大前:1人の人間が売上を上げて、コストも下げて、イノベーションまで起こすなんてムリ。だから、それぞれ3人に任せるのです。基本的に、既存事業を改善して伸ばしていく能力と、新規事業を創り出して突破する能力は別。すべての能力を兼ね備えているのは、よほどの天才か創業経営者ぐらいです。

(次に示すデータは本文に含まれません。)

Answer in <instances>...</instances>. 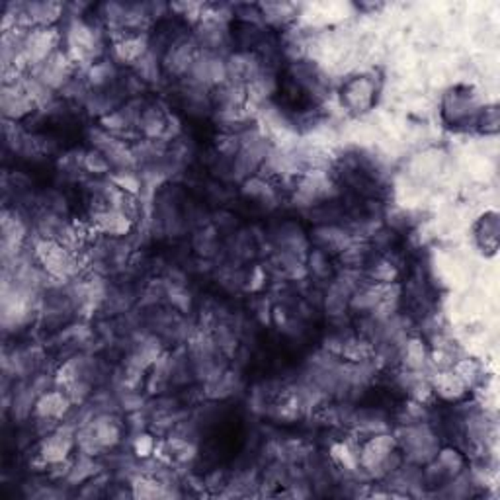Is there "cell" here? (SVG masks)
I'll return each instance as SVG.
<instances>
[{"label": "cell", "mask_w": 500, "mask_h": 500, "mask_svg": "<svg viewBox=\"0 0 500 500\" xmlns=\"http://www.w3.org/2000/svg\"><path fill=\"white\" fill-rule=\"evenodd\" d=\"M373 92L371 84L368 81L350 82L346 88V98L350 106L354 108H366L369 104V94Z\"/></svg>", "instance_id": "cell-2"}, {"label": "cell", "mask_w": 500, "mask_h": 500, "mask_svg": "<svg viewBox=\"0 0 500 500\" xmlns=\"http://www.w3.org/2000/svg\"><path fill=\"white\" fill-rule=\"evenodd\" d=\"M499 215L494 213H487L483 219H481V227H479V241H481V246L485 248V250H490V252H494L497 250V243H499V219H497Z\"/></svg>", "instance_id": "cell-1"}]
</instances>
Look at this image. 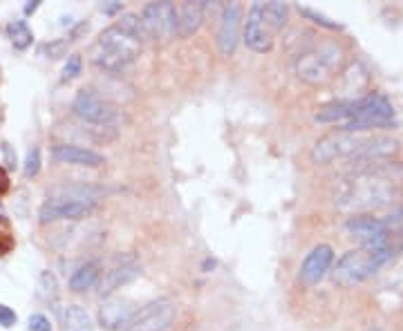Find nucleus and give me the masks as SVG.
Masks as SVG:
<instances>
[{"label":"nucleus","instance_id":"obj_32","mask_svg":"<svg viewBox=\"0 0 403 331\" xmlns=\"http://www.w3.org/2000/svg\"><path fill=\"white\" fill-rule=\"evenodd\" d=\"M7 191H9V177H7L5 168H0V195H5Z\"/></svg>","mask_w":403,"mask_h":331},{"label":"nucleus","instance_id":"obj_27","mask_svg":"<svg viewBox=\"0 0 403 331\" xmlns=\"http://www.w3.org/2000/svg\"><path fill=\"white\" fill-rule=\"evenodd\" d=\"M81 69H83L81 56H79V54H70V56H67V61H65V65H63V81L77 79V77L81 74Z\"/></svg>","mask_w":403,"mask_h":331},{"label":"nucleus","instance_id":"obj_3","mask_svg":"<svg viewBox=\"0 0 403 331\" xmlns=\"http://www.w3.org/2000/svg\"><path fill=\"white\" fill-rule=\"evenodd\" d=\"M399 251L397 244L392 242H383V244H361L358 249H352L345 253L341 260L336 262L332 271V280L334 284L348 289L358 282L368 280L374 276L383 264H387Z\"/></svg>","mask_w":403,"mask_h":331},{"label":"nucleus","instance_id":"obj_9","mask_svg":"<svg viewBox=\"0 0 403 331\" xmlns=\"http://www.w3.org/2000/svg\"><path fill=\"white\" fill-rule=\"evenodd\" d=\"M143 30H146L148 38H160L170 40L177 34V9L168 0H160V3H148L141 13Z\"/></svg>","mask_w":403,"mask_h":331},{"label":"nucleus","instance_id":"obj_14","mask_svg":"<svg viewBox=\"0 0 403 331\" xmlns=\"http://www.w3.org/2000/svg\"><path fill=\"white\" fill-rule=\"evenodd\" d=\"M137 276H139V264H137L135 257L133 255H117L110 271H106V276H104V271H101V280H99L101 293L110 296L112 291H117L119 286L133 282Z\"/></svg>","mask_w":403,"mask_h":331},{"label":"nucleus","instance_id":"obj_11","mask_svg":"<svg viewBox=\"0 0 403 331\" xmlns=\"http://www.w3.org/2000/svg\"><path fill=\"white\" fill-rule=\"evenodd\" d=\"M74 112L83 121L94 123V125H110L119 119V110L114 108L110 101L85 90L79 92V96L74 99Z\"/></svg>","mask_w":403,"mask_h":331},{"label":"nucleus","instance_id":"obj_21","mask_svg":"<svg viewBox=\"0 0 403 331\" xmlns=\"http://www.w3.org/2000/svg\"><path fill=\"white\" fill-rule=\"evenodd\" d=\"M63 327L67 331H94V322L90 313L81 305H67L63 311Z\"/></svg>","mask_w":403,"mask_h":331},{"label":"nucleus","instance_id":"obj_8","mask_svg":"<svg viewBox=\"0 0 403 331\" xmlns=\"http://www.w3.org/2000/svg\"><path fill=\"white\" fill-rule=\"evenodd\" d=\"M394 110L390 101L381 94H368L363 99H356L354 117L348 123H341L338 130L350 133H368L372 128H394Z\"/></svg>","mask_w":403,"mask_h":331},{"label":"nucleus","instance_id":"obj_24","mask_svg":"<svg viewBox=\"0 0 403 331\" xmlns=\"http://www.w3.org/2000/svg\"><path fill=\"white\" fill-rule=\"evenodd\" d=\"M40 293L48 302H56L59 300V284H56V278L52 276L50 271L40 273Z\"/></svg>","mask_w":403,"mask_h":331},{"label":"nucleus","instance_id":"obj_4","mask_svg":"<svg viewBox=\"0 0 403 331\" xmlns=\"http://www.w3.org/2000/svg\"><path fill=\"white\" fill-rule=\"evenodd\" d=\"M141 43L143 40L123 32L121 27L114 23V25L106 27V30L99 34V38L92 43L90 59L101 69L121 72L137 61V56L141 52Z\"/></svg>","mask_w":403,"mask_h":331},{"label":"nucleus","instance_id":"obj_17","mask_svg":"<svg viewBox=\"0 0 403 331\" xmlns=\"http://www.w3.org/2000/svg\"><path fill=\"white\" fill-rule=\"evenodd\" d=\"M52 157L59 164H72V166H90V168H96V166H104V155H99L90 148H81V146H56L52 150Z\"/></svg>","mask_w":403,"mask_h":331},{"label":"nucleus","instance_id":"obj_23","mask_svg":"<svg viewBox=\"0 0 403 331\" xmlns=\"http://www.w3.org/2000/svg\"><path fill=\"white\" fill-rule=\"evenodd\" d=\"M298 11H300L305 18H309L311 23L325 27V30H343V25H341V23H336V21H332V18L323 16V13H319V11L311 9V7H298Z\"/></svg>","mask_w":403,"mask_h":331},{"label":"nucleus","instance_id":"obj_30","mask_svg":"<svg viewBox=\"0 0 403 331\" xmlns=\"http://www.w3.org/2000/svg\"><path fill=\"white\" fill-rule=\"evenodd\" d=\"M3 155H5V162H7V166H9V168H16V164H18V162H16V150H13L7 141L3 143Z\"/></svg>","mask_w":403,"mask_h":331},{"label":"nucleus","instance_id":"obj_19","mask_svg":"<svg viewBox=\"0 0 403 331\" xmlns=\"http://www.w3.org/2000/svg\"><path fill=\"white\" fill-rule=\"evenodd\" d=\"M101 280V267L99 262L90 260V262H83L81 267H77V271L72 273L70 278V289L74 293H83L92 289V286H96Z\"/></svg>","mask_w":403,"mask_h":331},{"label":"nucleus","instance_id":"obj_26","mask_svg":"<svg viewBox=\"0 0 403 331\" xmlns=\"http://www.w3.org/2000/svg\"><path fill=\"white\" fill-rule=\"evenodd\" d=\"M23 170H25V177H36L38 172H40V148H38V146H34V148L27 150Z\"/></svg>","mask_w":403,"mask_h":331},{"label":"nucleus","instance_id":"obj_31","mask_svg":"<svg viewBox=\"0 0 403 331\" xmlns=\"http://www.w3.org/2000/svg\"><path fill=\"white\" fill-rule=\"evenodd\" d=\"M119 9H121V3H119V0H110V3H104V5H101V11L108 13V16H112V13H117Z\"/></svg>","mask_w":403,"mask_h":331},{"label":"nucleus","instance_id":"obj_13","mask_svg":"<svg viewBox=\"0 0 403 331\" xmlns=\"http://www.w3.org/2000/svg\"><path fill=\"white\" fill-rule=\"evenodd\" d=\"M332 262H334V249L329 247V244H319V247H314L300 264V273H298L300 282L305 286L319 284L327 276Z\"/></svg>","mask_w":403,"mask_h":331},{"label":"nucleus","instance_id":"obj_1","mask_svg":"<svg viewBox=\"0 0 403 331\" xmlns=\"http://www.w3.org/2000/svg\"><path fill=\"white\" fill-rule=\"evenodd\" d=\"M403 166L377 164V159L363 164L343 179L334 193V204L341 211H374L383 208L401 195Z\"/></svg>","mask_w":403,"mask_h":331},{"label":"nucleus","instance_id":"obj_7","mask_svg":"<svg viewBox=\"0 0 403 331\" xmlns=\"http://www.w3.org/2000/svg\"><path fill=\"white\" fill-rule=\"evenodd\" d=\"M341 63H343V50L336 43H325L321 47L298 54L296 74L302 83L323 85L325 81L332 79V74L341 67Z\"/></svg>","mask_w":403,"mask_h":331},{"label":"nucleus","instance_id":"obj_28","mask_svg":"<svg viewBox=\"0 0 403 331\" xmlns=\"http://www.w3.org/2000/svg\"><path fill=\"white\" fill-rule=\"evenodd\" d=\"M27 327H30V331H52L50 318L43 313H32L30 320H27Z\"/></svg>","mask_w":403,"mask_h":331},{"label":"nucleus","instance_id":"obj_20","mask_svg":"<svg viewBox=\"0 0 403 331\" xmlns=\"http://www.w3.org/2000/svg\"><path fill=\"white\" fill-rule=\"evenodd\" d=\"M354 110H356V101L341 99L332 106H325L319 114H316V121H321V123H336V121L348 123L354 117Z\"/></svg>","mask_w":403,"mask_h":331},{"label":"nucleus","instance_id":"obj_15","mask_svg":"<svg viewBox=\"0 0 403 331\" xmlns=\"http://www.w3.org/2000/svg\"><path fill=\"white\" fill-rule=\"evenodd\" d=\"M240 27H242V5L228 3L222 11V23L218 30V47L224 56H231L238 50Z\"/></svg>","mask_w":403,"mask_h":331},{"label":"nucleus","instance_id":"obj_12","mask_svg":"<svg viewBox=\"0 0 403 331\" xmlns=\"http://www.w3.org/2000/svg\"><path fill=\"white\" fill-rule=\"evenodd\" d=\"M348 233L352 237H356L361 244H383V242H390V222L387 220H379V218H372V215H354V218L348 220L345 224Z\"/></svg>","mask_w":403,"mask_h":331},{"label":"nucleus","instance_id":"obj_2","mask_svg":"<svg viewBox=\"0 0 403 331\" xmlns=\"http://www.w3.org/2000/svg\"><path fill=\"white\" fill-rule=\"evenodd\" d=\"M399 143L390 137L383 135H363V133H350V130H336L329 133L323 139L316 141L311 148V162L314 164H332L334 159H343V157H354V159H381L397 152Z\"/></svg>","mask_w":403,"mask_h":331},{"label":"nucleus","instance_id":"obj_29","mask_svg":"<svg viewBox=\"0 0 403 331\" xmlns=\"http://www.w3.org/2000/svg\"><path fill=\"white\" fill-rule=\"evenodd\" d=\"M16 320H18V315L13 313V309H9L7 305H0V327L9 329L16 325Z\"/></svg>","mask_w":403,"mask_h":331},{"label":"nucleus","instance_id":"obj_6","mask_svg":"<svg viewBox=\"0 0 403 331\" xmlns=\"http://www.w3.org/2000/svg\"><path fill=\"white\" fill-rule=\"evenodd\" d=\"M96 195L99 189H94V186H61L40 206L38 220L40 224H50L56 220H81L96 208Z\"/></svg>","mask_w":403,"mask_h":331},{"label":"nucleus","instance_id":"obj_22","mask_svg":"<svg viewBox=\"0 0 403 331\" xmlns=\"http://www.w3.org/2000/svg\"><path fill=\"white\" fill-rule=\"evenodd\" d=\"M7 34H9L11 45L16 50H21V52L30 47L32 40H34V32L30 30V25H27L25 21H11L7 25Z\"/></svg>","mask_w":403,"mask_h":331},{"label":"nucleus","instance_id":"obj_33","mask_svg":"<svg viewBox=\"0 0 403 331\" xmlns=\"http://www.w3.org/2000/svg\"><path fill=\"white\" fill-rule=\"evenodd\" d=\"M38 7H40V0H30V3L25 5V13H27V16H30V13H34Z\"/></svg>","mask_w":403,"mask_h":331},{"label":"nucleus","instance_id":"obj_16","mask_svg":"<svg viewBox=\"0 0 403 331\" xmlns=\"http://www.w3.org/2000/svg\"><path fill=\"white\" fill-rule=\"evenodd\" d=\"M135 315V305L128 298H119V296H108L104 302H101L99 309V320L106 329L117 331V329H126V325L131 322V318Z\"/></svg>","mask_w":403,"mask_h":331},{"label":"nucleus","instance_id":"obj_10","mask_svg":"<svg viewBox=\"0 0 403 331\" xmlns=\"http://www.w3.org/2000/svg\"><path fill=\"white\" fill-rule=\"evenodd\" d=\"M172 320H175V305L168 298H160L135 311L123 331H166Z\"/></svg>","mask_w":403,"mask_h":331},{"label":"nucleus","instance_id":"obj_18","mask_svg":"<svg viewBox=\"0 0 403 331\" xmlns=\"http://www.w3.org/2000/svg\"><path fill=\"white\" fill-rule=\"evenodd\" d=\"M204 11H206V0H189L184 3L182 11L177 13V34L182 38L193 36L202 21H204Z\"/></svg>","mask_w":403,"mask_h":331},{"label":"nucleus","instance_id":"obj_25","mask_svg":"<svg viewBox=\"0 0 403 331\" xmlns=\"http://www.w3.org/2000/svg\"><path fill=\"white\" fill-rule=\"evenodd\" d=\"M67 45H70L67 38H56V40L45 43V45H40V54L45 56V59H61V56L67 54Z\"/></svg>","mask_w":403,"mask_h":331},{"label":"nucleus","instance_id":"obj_5","mask_svg":"<svg viewBox=\"0 0 403 331\" xmlns=\"http://www.w3.org/2000/svg\"><path fill=\"white\" fill-rule=\"evenodd\" d=\"M289 5L280 0L271 3H253L247 13V25H244V43L258 54L271 52L273 38L285 27Z\"/></svg>","mask_w":403,"mask_h":331}]
</instances>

―もし有力な後継者候補がいない場合、どうすればいいのでしょうか。
大前:モデルケースのひとつはラオックスです。つまり、外資に買収してもらう。多くの場合、外国企業の強みはスピードと資金力、日本企業の強みは技術と経験です。こういった互いの強みをうまく融合させれば、さらなる成長が可能になります。ちなみにラオックスの場合、外資に買収されていなければ倒産していたかもしれません。倒産して従業員を路頭に迷わせるぐらいなら、買収された方がよっぽどいい。ただし、相手企業を見極めなきゃダメですよ。まずは取引先として付き合って、「信頼できる」と判断した後、資本を入れてもらうべきです。
―最後に、経営者へのメッセージをお願いします。
大前:経営者には“旬”があります。完全燃焼しようと思えば、経営者の旬は10年間。もし自らのピークを越えて、年中ベストコンディションで経営できなくなったと感じたら、一刻も早く後継者を探すべき。日本には後継者のいない中小企業が40%もあると言われています。死ぬまで会社経営に身を捧げる必要はありません。会社経営と同じくらいの精力を後継者探しにあてるべきです。経営は人がすべてです。もし後継者がいなかったら、自分の代で店じまいした方がいい。従業員に苦労を強いながら、経営を続ける意味はありません。店じまいは恥ではなく、勇気ある決断です。利益の出ているうちに、会社を売却してもいい。ハッピーリタイアして、幸せな余生を送ってください。